• _Work instructions_
A. In the review of Bhagat's book of essays and speeches, which Bollywood movie is said to have recreated the essence of Gandhi and his non-violence?
B. Summarize the review of Bhagat's book of essays and speeches in two sentences.
C. Continue the review of Bhagat's book of essays and speeches from its final sentence.

• _Study text_
*** Block opens ***
Presenting mainly a collection of his essays and speeches on issues relevant with the country’s present socio-economic and political scenario Bhagat does a decent job. In simple prose, he discusses quite elaborately all those problems which the country faces today. And this being the favourite dinner-table conversation of every Indian family, Bhagat gets his share of ‘atta boy’.
India, our beloved country, is strong in its head count yet it has not held Bapu’s name very high since his death sixty four years ago. At this point the ‘it’ should be changed with a ‘we’ agreeing to what Bhagat has correctly written in the book, not everything (actually nothing) can be changed by blaming the mascots of all vices which happen in this country, yes I mean our politicians. Since it is Gandhi’s birthday I will linger a little more to the thought with which the paragraph started. Few years ago a Bollywood movie recreated the essence of Gandhi and his non-violence. With commendable acting and a bone of humour what made ‘Lage Raho Munnabhai’ a great hit was that missing wisdom of the great old man, who is probably miles away from our inner-self. Pulling less important issues like spitting on your neighbour’s wall, before our sight the film gave a feeling of learning and consequent accomplishment as we headed home from the multiplexes. But, what after that? Lessons revised but what about action? It is so sad that we never miss to text our friends on Independence Day, utilizing free message packs, after safely what the day is actually about. Hence, as Bhagat says, we need change, deeply-rooted change, one which raises a storm and then puts things back in place.
*** Block closes ***
• _Supplied material_
*** Block opens ***
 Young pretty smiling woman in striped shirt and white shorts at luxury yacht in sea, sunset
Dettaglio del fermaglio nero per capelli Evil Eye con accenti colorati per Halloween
*** Block closes ***
*** Block opens ***
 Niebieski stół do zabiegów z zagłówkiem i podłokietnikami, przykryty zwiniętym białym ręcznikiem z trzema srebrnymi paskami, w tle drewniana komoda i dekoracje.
*** Block closes ***
• _Answers given_
A. 'Lage Raho Munnabhai'

B. The review says Bhagat does a decent job with his collection of essays and speeches, discussing in simple prose the socio-economic and political problems India faces today. It argues that the country has not honored Gandhi's legacy and that blaming politicians changes nothing, and it agrees with Bhagat that India needs deep-rooted change.

C.
Years ago, before the British arrived in their merchant ships and decided to stay back and rule, our country used to be run under kingship. In fact the entire saga of medieval Indian History deals with dynasties. Bhagat correctly points the fact that the same picture has resurrected in the current political scenario of the country. From Naxal-affected states to a population rigged by inflation, farmer suicides, corruption and the inertness of the government, quasi-government or similar entities towards them have received his due attention in the book. The feudal behaviour of bigger companies who almost have conquered the market setting their reign in every field of industries, remotely related to one another, disparate in fact, is hilarious. The bitter truth embedded beneath this wry humour is the immense plight of those hapless people who once used to nourish the population with their sweat and toil and are now dealing with immeasurable misery. The commoners in the country are a sad lot. With increasing number of scams, sad judgements in cases like the Bhopal gas tragedy, German Bakery case and many of that category, not only ridicules the legal system but also maligns the very sovereignty of it. Bhagat knows it all and he writes them neatly. The divides in the nation have set their gnawing teeth deep down and heal is required sooner than later to turn things to the brighter side. The education is also not shining a lot. As Bhagat justifies perfectly, the history lessons on Byzantine Empire given in the sixth grade are alright but the kids need education for having the right attitude of a democratic children. The largest democracy of the world has become dangerously hollow and it trolls itself. In times like these only the deserving should get the foremost priority. Like doctors are meant to do surgeries, only people with a profound knowledge of politics and civics get to stand at the other end of ballot boxes in their claim to run the nation. The torch bearers of tomorrow need an awakening on this else a now sleeping nation will be dead in the years to come.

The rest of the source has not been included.